In both folklore and literary traditions, vampires usually provide some kind of social commentary. For example, in folk tales, anyone who violates the norms of traditional patriarchal society — it could be a girl who doesn't want to get married or a father who refuses to take care of his kids or a desperate lover who commits suicide because of unrequited love, or a handsome stranger stalking young girls — all these guys could be vampires because they violate the noms of traditional society. And by this, vampire folk tales tell us how one is supposed to live a good life, a proper life. 

You could not talk about homosexuality in the 19th century, so the vampire becomes a vehicle by which they expressed that kind of stuff. 

Even so, in today’s popular culture, vampires usually address nothing.

Nothing?

Well, by recycling familiar romantic tropes, most vampire movies such as Twilight function as no more than a mindless spectacle. If contemporary vampires do address social issues, these stories immediately stand out as a real piece of art. For example, the recent film The Last Voyage of the Demeter, about Dracula's coming to London. What can it tell us about our society today? Well, one of the major themes of Bram Stoker's Dracula is the geopolitical anxiety about what chaos and destruction the Eastern European monster like Dracula could bring to Western civilization. And the movie brilliantly conveys precisely this geopolitical anxiety, as Dracula is coming to London on the Russian ship. You know? 
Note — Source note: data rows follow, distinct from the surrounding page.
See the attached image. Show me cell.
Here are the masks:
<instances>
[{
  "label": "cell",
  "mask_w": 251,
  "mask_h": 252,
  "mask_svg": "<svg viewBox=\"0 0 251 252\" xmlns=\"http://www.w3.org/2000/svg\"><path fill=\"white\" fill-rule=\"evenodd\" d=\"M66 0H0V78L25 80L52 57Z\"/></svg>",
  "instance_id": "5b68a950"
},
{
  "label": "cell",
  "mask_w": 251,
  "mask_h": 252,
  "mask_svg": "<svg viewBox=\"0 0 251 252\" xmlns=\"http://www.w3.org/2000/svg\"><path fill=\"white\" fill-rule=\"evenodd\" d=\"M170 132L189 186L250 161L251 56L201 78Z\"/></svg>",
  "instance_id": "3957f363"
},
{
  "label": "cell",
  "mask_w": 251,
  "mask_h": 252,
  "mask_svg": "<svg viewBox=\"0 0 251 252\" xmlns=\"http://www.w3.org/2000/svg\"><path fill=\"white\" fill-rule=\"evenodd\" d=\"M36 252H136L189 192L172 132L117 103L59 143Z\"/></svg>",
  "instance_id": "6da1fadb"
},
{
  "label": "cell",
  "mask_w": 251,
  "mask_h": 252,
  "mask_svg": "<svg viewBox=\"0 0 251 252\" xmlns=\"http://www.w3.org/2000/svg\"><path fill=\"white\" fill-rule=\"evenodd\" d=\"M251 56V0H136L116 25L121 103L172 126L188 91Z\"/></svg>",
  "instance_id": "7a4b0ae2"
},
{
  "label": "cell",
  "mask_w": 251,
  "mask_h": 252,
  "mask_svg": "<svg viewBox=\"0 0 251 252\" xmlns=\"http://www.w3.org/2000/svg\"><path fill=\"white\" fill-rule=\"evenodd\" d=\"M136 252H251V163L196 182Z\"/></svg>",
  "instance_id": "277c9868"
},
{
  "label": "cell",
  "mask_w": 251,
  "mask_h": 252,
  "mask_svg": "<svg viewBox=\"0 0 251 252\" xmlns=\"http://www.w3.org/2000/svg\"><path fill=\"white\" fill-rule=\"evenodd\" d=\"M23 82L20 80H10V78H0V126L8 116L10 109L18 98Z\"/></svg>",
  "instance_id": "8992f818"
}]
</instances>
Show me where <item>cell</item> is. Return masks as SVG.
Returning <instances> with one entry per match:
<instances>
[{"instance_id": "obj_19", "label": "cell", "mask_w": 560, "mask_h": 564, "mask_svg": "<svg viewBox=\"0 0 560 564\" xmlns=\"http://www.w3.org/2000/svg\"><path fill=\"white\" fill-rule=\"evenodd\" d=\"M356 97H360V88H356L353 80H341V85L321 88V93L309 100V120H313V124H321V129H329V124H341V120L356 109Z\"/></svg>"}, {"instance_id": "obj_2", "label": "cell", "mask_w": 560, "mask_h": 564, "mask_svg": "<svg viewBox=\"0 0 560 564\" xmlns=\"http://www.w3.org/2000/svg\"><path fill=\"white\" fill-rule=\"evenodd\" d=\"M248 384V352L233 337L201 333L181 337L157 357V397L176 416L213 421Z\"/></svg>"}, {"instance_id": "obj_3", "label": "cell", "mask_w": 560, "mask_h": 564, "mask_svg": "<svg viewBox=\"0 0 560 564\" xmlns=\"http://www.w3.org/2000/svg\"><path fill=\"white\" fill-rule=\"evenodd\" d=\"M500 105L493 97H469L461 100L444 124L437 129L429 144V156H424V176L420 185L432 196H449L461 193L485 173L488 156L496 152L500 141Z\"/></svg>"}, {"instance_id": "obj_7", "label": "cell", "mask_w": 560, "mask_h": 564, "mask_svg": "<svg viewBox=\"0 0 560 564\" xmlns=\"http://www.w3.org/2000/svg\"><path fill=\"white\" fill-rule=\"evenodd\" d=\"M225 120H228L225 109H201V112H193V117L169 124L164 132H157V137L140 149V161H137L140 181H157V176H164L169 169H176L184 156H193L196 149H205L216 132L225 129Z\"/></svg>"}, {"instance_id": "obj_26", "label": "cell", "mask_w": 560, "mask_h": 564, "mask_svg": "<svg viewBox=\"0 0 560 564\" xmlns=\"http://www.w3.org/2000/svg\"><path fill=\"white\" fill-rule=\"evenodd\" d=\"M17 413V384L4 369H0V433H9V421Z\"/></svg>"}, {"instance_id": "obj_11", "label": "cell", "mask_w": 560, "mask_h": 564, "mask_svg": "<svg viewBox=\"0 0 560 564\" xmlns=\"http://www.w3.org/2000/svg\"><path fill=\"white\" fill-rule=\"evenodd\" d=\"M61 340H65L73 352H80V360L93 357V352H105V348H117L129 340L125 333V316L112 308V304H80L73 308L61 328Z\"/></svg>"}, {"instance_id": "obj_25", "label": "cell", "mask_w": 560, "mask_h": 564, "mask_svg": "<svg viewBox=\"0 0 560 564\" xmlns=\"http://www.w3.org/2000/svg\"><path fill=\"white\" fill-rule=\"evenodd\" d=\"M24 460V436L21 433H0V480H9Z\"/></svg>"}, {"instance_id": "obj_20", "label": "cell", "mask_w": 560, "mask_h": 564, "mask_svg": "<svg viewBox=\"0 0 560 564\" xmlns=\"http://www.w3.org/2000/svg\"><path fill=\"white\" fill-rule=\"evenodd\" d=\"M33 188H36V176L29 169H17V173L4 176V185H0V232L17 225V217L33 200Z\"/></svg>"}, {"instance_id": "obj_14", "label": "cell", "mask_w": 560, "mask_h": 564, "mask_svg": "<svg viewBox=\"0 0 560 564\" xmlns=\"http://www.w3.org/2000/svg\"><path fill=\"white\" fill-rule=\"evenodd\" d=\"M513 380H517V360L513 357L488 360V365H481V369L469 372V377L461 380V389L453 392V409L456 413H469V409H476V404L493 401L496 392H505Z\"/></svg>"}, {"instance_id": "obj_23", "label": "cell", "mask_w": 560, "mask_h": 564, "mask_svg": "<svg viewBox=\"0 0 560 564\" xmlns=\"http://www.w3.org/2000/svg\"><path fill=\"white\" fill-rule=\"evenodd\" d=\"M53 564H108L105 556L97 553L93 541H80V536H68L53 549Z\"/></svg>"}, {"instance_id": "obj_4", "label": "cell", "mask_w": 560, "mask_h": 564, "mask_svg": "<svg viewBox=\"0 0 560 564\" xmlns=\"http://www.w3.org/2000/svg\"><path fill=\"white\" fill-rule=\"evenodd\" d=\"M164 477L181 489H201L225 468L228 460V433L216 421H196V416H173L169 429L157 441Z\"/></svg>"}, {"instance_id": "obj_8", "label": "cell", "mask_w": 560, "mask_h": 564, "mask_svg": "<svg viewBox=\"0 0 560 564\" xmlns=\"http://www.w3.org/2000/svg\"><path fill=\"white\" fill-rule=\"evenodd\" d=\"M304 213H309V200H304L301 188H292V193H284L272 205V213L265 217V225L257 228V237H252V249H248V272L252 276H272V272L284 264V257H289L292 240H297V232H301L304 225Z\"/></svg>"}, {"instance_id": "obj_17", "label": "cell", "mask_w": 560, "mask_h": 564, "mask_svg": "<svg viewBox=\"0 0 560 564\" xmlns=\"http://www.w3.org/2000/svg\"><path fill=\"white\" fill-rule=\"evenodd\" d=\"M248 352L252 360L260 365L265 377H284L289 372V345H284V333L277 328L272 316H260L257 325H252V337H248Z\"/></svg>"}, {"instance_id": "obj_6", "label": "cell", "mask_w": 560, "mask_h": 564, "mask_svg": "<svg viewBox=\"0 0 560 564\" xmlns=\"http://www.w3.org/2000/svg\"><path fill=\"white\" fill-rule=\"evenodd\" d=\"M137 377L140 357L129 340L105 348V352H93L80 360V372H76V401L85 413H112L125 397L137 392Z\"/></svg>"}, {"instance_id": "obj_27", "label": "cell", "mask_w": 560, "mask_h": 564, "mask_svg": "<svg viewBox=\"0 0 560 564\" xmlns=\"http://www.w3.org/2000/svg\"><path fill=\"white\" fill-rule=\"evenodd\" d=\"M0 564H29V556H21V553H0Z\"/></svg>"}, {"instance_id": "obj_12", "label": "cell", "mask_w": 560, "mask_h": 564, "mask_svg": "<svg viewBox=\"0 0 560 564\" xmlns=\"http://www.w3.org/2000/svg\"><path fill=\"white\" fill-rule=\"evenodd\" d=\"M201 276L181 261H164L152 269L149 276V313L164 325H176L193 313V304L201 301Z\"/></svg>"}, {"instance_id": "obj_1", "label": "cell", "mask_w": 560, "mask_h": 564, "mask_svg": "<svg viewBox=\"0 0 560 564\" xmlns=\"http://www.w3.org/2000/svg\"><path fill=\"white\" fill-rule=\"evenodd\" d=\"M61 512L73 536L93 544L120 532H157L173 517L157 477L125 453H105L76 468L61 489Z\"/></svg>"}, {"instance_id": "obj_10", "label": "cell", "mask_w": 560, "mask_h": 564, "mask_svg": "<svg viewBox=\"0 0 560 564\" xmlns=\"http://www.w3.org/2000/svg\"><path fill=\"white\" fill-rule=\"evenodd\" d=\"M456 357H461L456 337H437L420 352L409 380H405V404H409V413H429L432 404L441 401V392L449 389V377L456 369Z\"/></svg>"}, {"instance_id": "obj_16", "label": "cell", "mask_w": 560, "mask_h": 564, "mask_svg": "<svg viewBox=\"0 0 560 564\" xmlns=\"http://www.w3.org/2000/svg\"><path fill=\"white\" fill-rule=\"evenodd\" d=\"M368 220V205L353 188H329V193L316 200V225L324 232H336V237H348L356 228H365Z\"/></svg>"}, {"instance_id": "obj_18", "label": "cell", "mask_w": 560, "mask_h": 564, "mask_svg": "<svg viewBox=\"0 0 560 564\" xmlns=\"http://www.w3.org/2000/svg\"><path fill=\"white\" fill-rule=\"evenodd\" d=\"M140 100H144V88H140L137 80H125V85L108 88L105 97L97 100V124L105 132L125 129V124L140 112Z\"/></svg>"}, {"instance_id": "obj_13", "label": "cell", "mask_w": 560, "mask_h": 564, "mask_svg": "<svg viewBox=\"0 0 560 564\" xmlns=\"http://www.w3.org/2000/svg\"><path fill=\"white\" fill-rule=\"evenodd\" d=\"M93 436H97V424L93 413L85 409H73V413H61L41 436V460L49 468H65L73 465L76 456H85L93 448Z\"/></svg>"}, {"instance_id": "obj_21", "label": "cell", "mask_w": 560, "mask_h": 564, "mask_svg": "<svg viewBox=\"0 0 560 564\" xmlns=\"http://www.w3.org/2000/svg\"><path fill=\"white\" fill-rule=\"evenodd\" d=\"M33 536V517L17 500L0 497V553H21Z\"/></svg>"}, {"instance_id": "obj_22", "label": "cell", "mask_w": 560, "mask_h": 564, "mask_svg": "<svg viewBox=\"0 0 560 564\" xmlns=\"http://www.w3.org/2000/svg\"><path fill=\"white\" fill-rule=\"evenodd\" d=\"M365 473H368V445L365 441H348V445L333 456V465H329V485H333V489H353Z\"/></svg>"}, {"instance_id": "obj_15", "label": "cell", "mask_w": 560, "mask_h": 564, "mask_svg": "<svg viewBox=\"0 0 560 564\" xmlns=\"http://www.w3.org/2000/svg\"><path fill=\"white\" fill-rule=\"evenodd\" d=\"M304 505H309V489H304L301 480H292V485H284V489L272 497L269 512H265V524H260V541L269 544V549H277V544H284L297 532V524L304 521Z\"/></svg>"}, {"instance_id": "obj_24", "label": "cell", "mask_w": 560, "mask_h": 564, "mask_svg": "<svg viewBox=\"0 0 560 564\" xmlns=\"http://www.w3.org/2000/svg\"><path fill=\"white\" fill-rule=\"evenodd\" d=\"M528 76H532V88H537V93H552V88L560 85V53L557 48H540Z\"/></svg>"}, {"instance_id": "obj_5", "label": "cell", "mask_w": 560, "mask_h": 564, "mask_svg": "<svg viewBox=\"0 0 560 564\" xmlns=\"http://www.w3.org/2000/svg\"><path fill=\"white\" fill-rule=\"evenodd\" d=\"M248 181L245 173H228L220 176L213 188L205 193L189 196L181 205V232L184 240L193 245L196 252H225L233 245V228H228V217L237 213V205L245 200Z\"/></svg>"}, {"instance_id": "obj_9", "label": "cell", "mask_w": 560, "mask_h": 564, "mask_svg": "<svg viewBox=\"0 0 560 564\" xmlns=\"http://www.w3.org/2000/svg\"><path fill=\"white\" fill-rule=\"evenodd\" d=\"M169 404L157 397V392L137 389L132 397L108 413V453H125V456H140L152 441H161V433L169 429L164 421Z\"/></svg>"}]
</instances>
What do you consider a favorite vampire movie?

Personally, I'm a big fan of Jim Jarmusch’s drama Only Lovers Left Alive, which tells us that vampires are actually perfect, the best creatures in the world — and us, the humans, are the bad guys because of bad nutrition, climate change, intellectual degradation, wars, you name it.

I can see why your vampire class is so popular at SLU. Do you have to turn people away?

Once it's open for enrollment, it's filled out instantly. And in spring, I teach two sections of it, and again, it’s quite popular.

You have your students create a vampire survival guide. What's your No. 1 piece of advice for surviving an encounter with a vampire?

To survive such an encounter, one would need to rely on the sources of the East European folklore as they're referenced in a typical vampire movie. The violent way would be to drive a wooden stake through its navel and heart. But the peaceful way! We could use garlic as a natural deterrent and antibiotic and a crucifix and holy waters: Christian religious symbols promised to protect us from all supernatural evil.

Do you carry garlic as you're walking the streets of St. Louis?

I like eating garlic very much. But as a professor, can you imagine me lecturing after eating garlic? Yeah, that wouldn't be good.